As the Halloween decorations and pumpkins are replaced by Christmas stockings and candy canes in true Jack Skellington fashion, it’s the perfect time to watch that good old Tim Burton movie–The Nightmare Before Christmas–that so many of us love. But what is it about this stop-motion cult classic that has such great replay value for its fans?
Need I say more? I get the impression that he was meant to be created with as much charisma as possible. Plot wise, it’s to demonstrate how loved he is by the residents of Halloween Town. But it’s not only the characters in the film that fall head-over-heels for the Pumpkin King. He’s attracted many female viewers over the years and it’s one of those phenomenons where his appeal is difficult to determine. Is it his personalty? The hopeful misunderstood dreamer that feels happiness and sadness deeply. Is it the animation? His elegant movements and long arms that can envelop Sally so perfectly. Is it his voice? Chris Sarandon’s (The Princess Bride) gentle silky voice combined with Danny Elfman’s more crusty passionate vocals for the songs. Whatever it is, I doubt this movie would be even half as popular if a generic less charming character took the lead.

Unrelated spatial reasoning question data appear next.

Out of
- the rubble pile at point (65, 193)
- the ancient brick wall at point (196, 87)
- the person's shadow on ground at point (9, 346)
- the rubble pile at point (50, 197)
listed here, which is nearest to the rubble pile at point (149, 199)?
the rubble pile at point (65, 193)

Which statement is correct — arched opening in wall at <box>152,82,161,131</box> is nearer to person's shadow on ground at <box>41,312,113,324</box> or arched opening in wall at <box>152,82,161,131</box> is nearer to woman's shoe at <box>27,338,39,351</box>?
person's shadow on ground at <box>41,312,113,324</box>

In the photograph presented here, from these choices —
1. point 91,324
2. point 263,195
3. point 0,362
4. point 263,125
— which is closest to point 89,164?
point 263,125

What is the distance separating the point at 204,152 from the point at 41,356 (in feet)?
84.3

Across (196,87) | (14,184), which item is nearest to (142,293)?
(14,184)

There are so many exceptionally creepy and fascinating characters in this world that I’ll never be able to mention them all. There’s the Mayor, Oogie Boogie, Zero the dog, Sandy Claws, the Clown with the Tear-away Face, the trick-or-treaters Lock, Shock and Barrel, the Werewolf and the Vampires. My personal favourite is the The Melted Man with his dripping tar-like face. The animation of that guy still amazes me today. My apologies if I’ve missed one you love.
And don’t worry, I haven’t forgotten Sally (voiced by Catherine O’Hara). This ragdoll patched together by the evil scientist Doctor Finklestein is more than just a love-interest for Jack. She’s caring, smart and independent. She’ll use clever escape attempts (including dropping herself from a tower and then stitching her own body back together) to gain freedom. She even goes out of her way to help Jack amend his mistakes. And let’s face it, her design is awesome too. It’s no surprise her costume is such a popular choice for Halloween.

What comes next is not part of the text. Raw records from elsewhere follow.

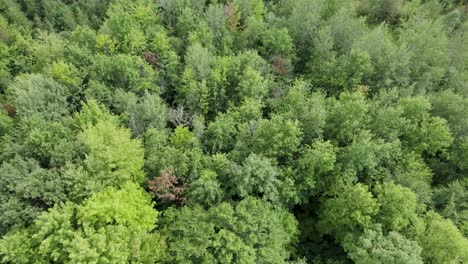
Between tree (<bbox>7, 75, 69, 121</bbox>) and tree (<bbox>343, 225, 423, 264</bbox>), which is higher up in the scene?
tree (<bbox>343, 225, 423, 264</bbox>)

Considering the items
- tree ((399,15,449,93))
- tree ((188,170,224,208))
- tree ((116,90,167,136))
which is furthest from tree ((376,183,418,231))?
tree ((116,90,167,136))

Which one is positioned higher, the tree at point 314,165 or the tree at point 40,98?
the tree at point 314,165

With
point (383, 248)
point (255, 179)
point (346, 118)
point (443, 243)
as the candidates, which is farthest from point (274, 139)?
point (443, 243)

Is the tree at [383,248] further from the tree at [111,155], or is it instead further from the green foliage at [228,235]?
the tree at [111,155]

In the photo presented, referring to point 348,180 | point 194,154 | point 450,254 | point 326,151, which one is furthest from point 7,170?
point 450,254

I have always been taught in writing that “character is plot”. This is why the film’s story works so well. The cause and effect is so simple yet so believable. Based on a poem by Tim Burton, our protagonist, Jack Skellington, grows weary of being the “master of freight”. He searches for something different and his outlet comes in a chance discovery of Christmas Town. Liking what he sees, he takes it upon himself to deliver the presents to the children of the world.

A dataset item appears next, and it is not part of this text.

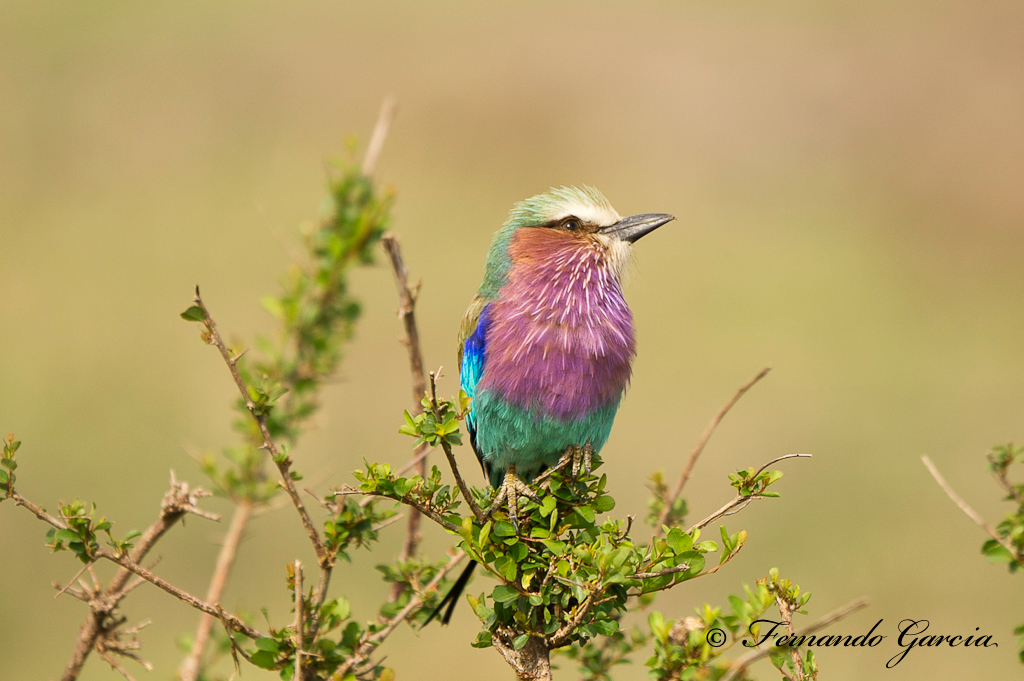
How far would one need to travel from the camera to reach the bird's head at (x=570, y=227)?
11.2 feet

And that’s another bonus to this film, you can still enjoy this movie when Halloween is passed and when Christmas is on its way. I’d even like to go so far as saying that The Nightmare Before Christmas can be seen as a feel-good and heartfelt movie. Dark and creepy, yes, but at its core it’s about a man trying to find meaning in his life again. And who can’t relate to that? This is why I feel it reaches beyond its demographic of goths and horror-lovers. It doesn’t play for creeps. There is real heart and care put into the animation and story that fans find simply irresistible.
How can I not mention the music? It’s a big part of the movie and, arguably, some of Danny Elfman’s best work. Elfman claimed the songs were easy to write since he “had a lot in common with Jack Skellington”. And it certainly shows. When Jack falls into Christmas Town and bursts into the song “What’s This?”, you understand in heartbeat just how awed and excited he is. When the film kicks in with “This is Halloween”, you get an instant feel for the spooky and surreal plot that follows. There’s such a story-telling “musical” feel to the music that I’m surprised there hasn’t been a stage adaptation yet.
Of course it is the combination of characters, story and music that make this move so popular amongst its faithful followers. But I’ve barely scratched the surface. So I invite you to have a think for yourselves why you love it. Or maybe you don’t understand the hype and think it doesn’t deserved the praise that it gets. Which ever side of the fence you like to sit on, there’s one thing that’s certain, this movie has been pumping out merchandise and gathering fans for over twenty years now and it has no signs of slowing down.
What do you think? Why do you love The Nightmare Before Christmas?